### What you have to do
Find every row that contains the string "rectangular", matching case exactly, and copy each such line in full.

### Records to use
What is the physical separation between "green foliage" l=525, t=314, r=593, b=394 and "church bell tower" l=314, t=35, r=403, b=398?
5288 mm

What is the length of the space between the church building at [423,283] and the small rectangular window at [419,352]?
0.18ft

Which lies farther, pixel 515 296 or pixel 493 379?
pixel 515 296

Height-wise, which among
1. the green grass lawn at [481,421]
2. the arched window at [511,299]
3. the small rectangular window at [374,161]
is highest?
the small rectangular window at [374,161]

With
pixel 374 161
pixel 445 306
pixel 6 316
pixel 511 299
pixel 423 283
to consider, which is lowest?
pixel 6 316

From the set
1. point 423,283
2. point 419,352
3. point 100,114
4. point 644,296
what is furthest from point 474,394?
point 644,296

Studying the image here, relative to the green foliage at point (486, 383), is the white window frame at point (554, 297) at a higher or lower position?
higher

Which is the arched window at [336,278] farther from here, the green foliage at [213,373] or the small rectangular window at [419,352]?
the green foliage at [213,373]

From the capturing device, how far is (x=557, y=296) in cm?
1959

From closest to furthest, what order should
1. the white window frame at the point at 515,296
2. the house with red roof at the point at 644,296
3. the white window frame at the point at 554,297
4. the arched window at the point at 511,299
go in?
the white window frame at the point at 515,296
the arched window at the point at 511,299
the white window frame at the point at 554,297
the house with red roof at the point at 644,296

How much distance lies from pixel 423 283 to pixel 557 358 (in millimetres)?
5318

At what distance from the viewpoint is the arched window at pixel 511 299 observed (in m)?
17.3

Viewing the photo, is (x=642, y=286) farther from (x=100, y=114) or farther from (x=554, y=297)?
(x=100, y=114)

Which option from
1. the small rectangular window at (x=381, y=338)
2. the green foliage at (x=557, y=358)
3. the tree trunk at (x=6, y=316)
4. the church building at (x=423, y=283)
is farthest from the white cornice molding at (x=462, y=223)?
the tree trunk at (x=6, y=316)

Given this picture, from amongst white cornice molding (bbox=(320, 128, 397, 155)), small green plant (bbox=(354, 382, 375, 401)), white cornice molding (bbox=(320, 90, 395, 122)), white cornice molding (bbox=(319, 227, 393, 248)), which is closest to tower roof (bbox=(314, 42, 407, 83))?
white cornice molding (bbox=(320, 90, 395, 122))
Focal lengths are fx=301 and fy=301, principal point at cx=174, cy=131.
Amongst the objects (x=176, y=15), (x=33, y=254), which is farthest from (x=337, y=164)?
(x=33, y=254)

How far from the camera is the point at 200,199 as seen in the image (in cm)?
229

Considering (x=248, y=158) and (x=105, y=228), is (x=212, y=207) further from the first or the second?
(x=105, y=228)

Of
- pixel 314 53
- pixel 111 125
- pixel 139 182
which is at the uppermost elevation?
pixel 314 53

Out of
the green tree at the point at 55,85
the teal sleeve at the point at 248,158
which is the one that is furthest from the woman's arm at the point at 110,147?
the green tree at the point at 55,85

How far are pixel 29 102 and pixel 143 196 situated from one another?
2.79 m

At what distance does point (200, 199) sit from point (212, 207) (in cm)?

### Task result
What is the length of the space between the church building at [423,283] and the small rectangular window at [419,352]?
3. the small rectangular window at [374,161]
the small rectangular window at [374,161]
Which is the arched window at [336,278] farther from here, the green foliage at [213,373] or the small rectangular window at [419,352]?
1. the small rectangular window at (x=381, y=338)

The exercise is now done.